“You don’t know everything,” replied the weasel, preparing to take a header, “and if you swim no better than you run, you haven’t much time left to learn in.”

With these words he plunged in. Conscious that something was wrong, Jock dived to the bottom and swam as hard and quietly as he could, in search of covert. But the weasel stuck to him, and was never very far behind. In desperation, Jock rose under a little mass of leaves that he had lifted from the bed of the stream, for he knew that his powers of diving were exhausted.
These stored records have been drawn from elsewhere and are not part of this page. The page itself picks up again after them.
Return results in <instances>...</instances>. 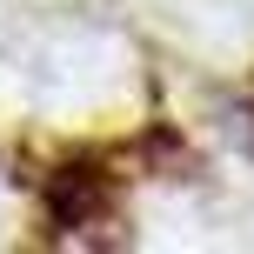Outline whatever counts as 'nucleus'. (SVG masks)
I'll list each match as a JSON object with an SVG mask.
<instances>
[{
	"label": "nucleus",
	"instance_id": "nucleus-1",
	"mask_svg": "<svg viewBox=\"0 0 254 254\" xmlns=\"http://www.w3.org/2000/svg\"><path fill=\"white\" fill-rule=\"evenodd\" d=\"M34 188H40V214L54 234H87L101 221H114V207H121V174L107 167V154H67Z\"/></svg>",
	"mask_w": 254,
	"mask_h": 254
}]
</instances>
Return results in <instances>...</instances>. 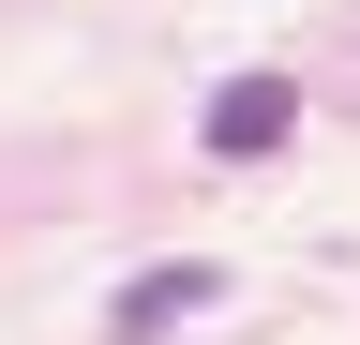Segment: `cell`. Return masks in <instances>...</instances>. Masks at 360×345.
Listing matches in <instances>:
<instances>
[{
	"label": "cell",
	"mask_w": 360,
	"mask_h": 345,
	"mask_svg": "<svg viewBox=\"0 0 360 345\" xmlns=\"http://www.w3.org/2000/svg\"><path fill=\"white\" fill-rule=\"evenodd\" d=\"M285 136H300V75H225L210 120H195V150H210V165H270Z\"/></svg>",
	"instance_id": "cell-1"
},
{
	"label": "cell",
	"mask_w": 360,
	"mask_h": 345,
	"mask_svg": "<svg viewBox=\"0 0 360 345\" xmlns=\"http://www.w3.org/2000/svg\"><path fill=\"white\" fill-rule=\"evenodd\" d=\"M210 300H225L210 255H165V271H135V285L105 300V330H120V345H150V330H180V315H210Z\"/></svg>",
	"instance_id": "cell-2"
}]
</instances>
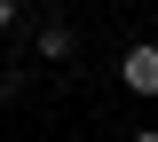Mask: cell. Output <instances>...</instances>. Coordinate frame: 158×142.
Wrapping results in <instances>:
<instances>
[{"label": "cell", "instance_id": "cell-1", "mask_svg": "<svg viewBox=\"0 0 158 142\" xmlns=\"http://www.w3.org/2000/svg\"><path fill=\"white\" fill-rule=\"evenodd\" d=\"M118 79L135 87V95H158V40H142V47H127V63H118Z\"/></svg>", "mask_w": 158, "mask_h": 142}, {"label": "cell", "instance_id": "cell-2", "mask_svg": "<svg viewBox=\"0 0 158 142\" xmlns=\"http://www.w3.org/2000/svg\"><path fill=\"white\" fill-rule=\"evenodd\" d=\"M71 55V24H40V63H63Z\"/></svg>", "mask_w": 158, "mask_h": 142}, {"label": "cell", "instance_id": "cell-3", "mask_svg": "<svg viewBox=\"0 0 158 142\" xmlns=\"http://www.w3.org/2000/svg\"><path fill=\"white\" fill-rule=\"evenodd\" d=\"M8 24H16V0H0V32H8Z\"/></svg>", "mask_w": 158, "mask_h": 142}, {"label": "cell", "instance_id": "cell-4", "mask_svg": "<svg viewBox=\"0 0 158 142\" xmlns=\"http://www.w3.org/2000/svg\"><path fill=\"white\" fill-rule=\"evenodd\" d=\"M135 142H158V126H142V134H135Z\"/></svg>", "mask_w": 158, "mask_h": 142}]
</instances>
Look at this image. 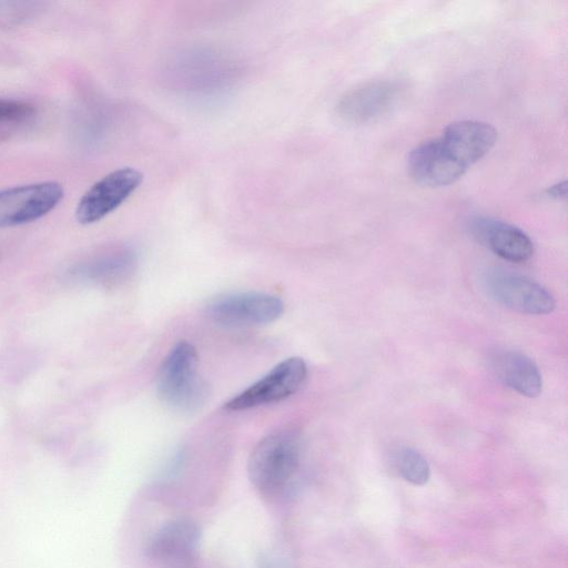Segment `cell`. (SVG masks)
Segmentation results:
<instances>
[{
    "mask_svg": "<svg viewBox=\"0 0 568 568\" xmlns=\"http://www.w3.org/2000/svg\"><path fill=\"white\" fill-rule=\"evenodd\" d=\"M440 136L469 169L493 149L497 132L486 122L460 120L448 124Z\"/></svg>",
    "mask_w": 568,
    "mask_h": 568,
    "instance_id": "7c38bea8",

Perhaps this little trick might have availed to save him, for the weasel was momentarily baffled, but his sharp eyes soon saw the leaves dispart, he guessed the cause, and Jock fled as Hector may have fled from Achilles round the Walls of Troy. This time he made for his home, and entered the burrow by the newly cleared door in the bank. It was a fatal mistake, for once his feet were on the land the weasel was master of the situation. He caught Jock at the point where the passage opened out by the nest, and killed him instantly with one bite behind the neck. Then he killed Mrs. Water-rat almost as quickly, and hurried away out of the burrow and on to the land feeling very pleased with himself, as he ran swiftly towards the rabbit burrows where he intended to make a fresh kill. So elated was he by the taste of blood, and the consciousness that he had been too quick for his harmless victims, that he ran carelessly in full view of the gamekeeper’s son, who was taking his first shooting lessons with a single-barrelled gun. The lad saw the weasel, and took accurate aim, so that the ferocious little animal did not survive his latest victims by more than five minutes. The dead body was picked up and nailed to the branch of the elm tree that served the gamekeeper as his vermin larder, and everybody was glad that the weasel’s career was ended.

But the larks that sang their hymns of praise to the sun, and the moorhen that lived so quietly in the reeds, and even the little bats that fluttered about at dusk round the edges of the river mourned Jock’s decease, and missed his cheerful presence when they passed the little doorway in the bank, from which he was accustomed to look out over the shining water and greet his many friends.

THE FLAMINGO

Some subtle sense of approaching spring stirred in the breast of the great mute Swan. He could not call aloud, and the low tone in which he spoke to his companion captives would not do justice to the occasion. So he raised himself to his full height, spread his immense wings, and darted across the pond, half-running and half-flying, and creating such a disturbance that the squirrels in the open-air cage some distance off raced to the top of their dead tree to see what was the matter.

On the pond the wigeon drake dived incontinently, and of the pink flamingoes all, save one, sought the banks, where they twisted their long necks into the shape of corkscrews, just to show their indignation. The remaining bird stood on one leg quite unconcerned, his neck in the shape of a capital S. He stared straight before him, and his glance seemed to light upon the excited Swan, and pass through him to some point behind the end of the world. The Swan was annoyed.

“This isn’t the time for dreaming,” he said, “on a fine April morning when the gardens are beginning to look their best.”

“I’m thinking, not dreaming,” said the Flamingo quietly.

“What a waste of time,” replied the Swan. “When I have nothing to do I preen my feathers. I never think. Isn’t this a pretty place; did you ever see anything as charming?”

This was too much for the Flamingo’s gravity. He turned his head, hid it in the feathers that covered the middle of his spine, and smiled. Then he withdrew his head, but feeling that some of the smile still lingered, put it down to the ground parallel with his foot.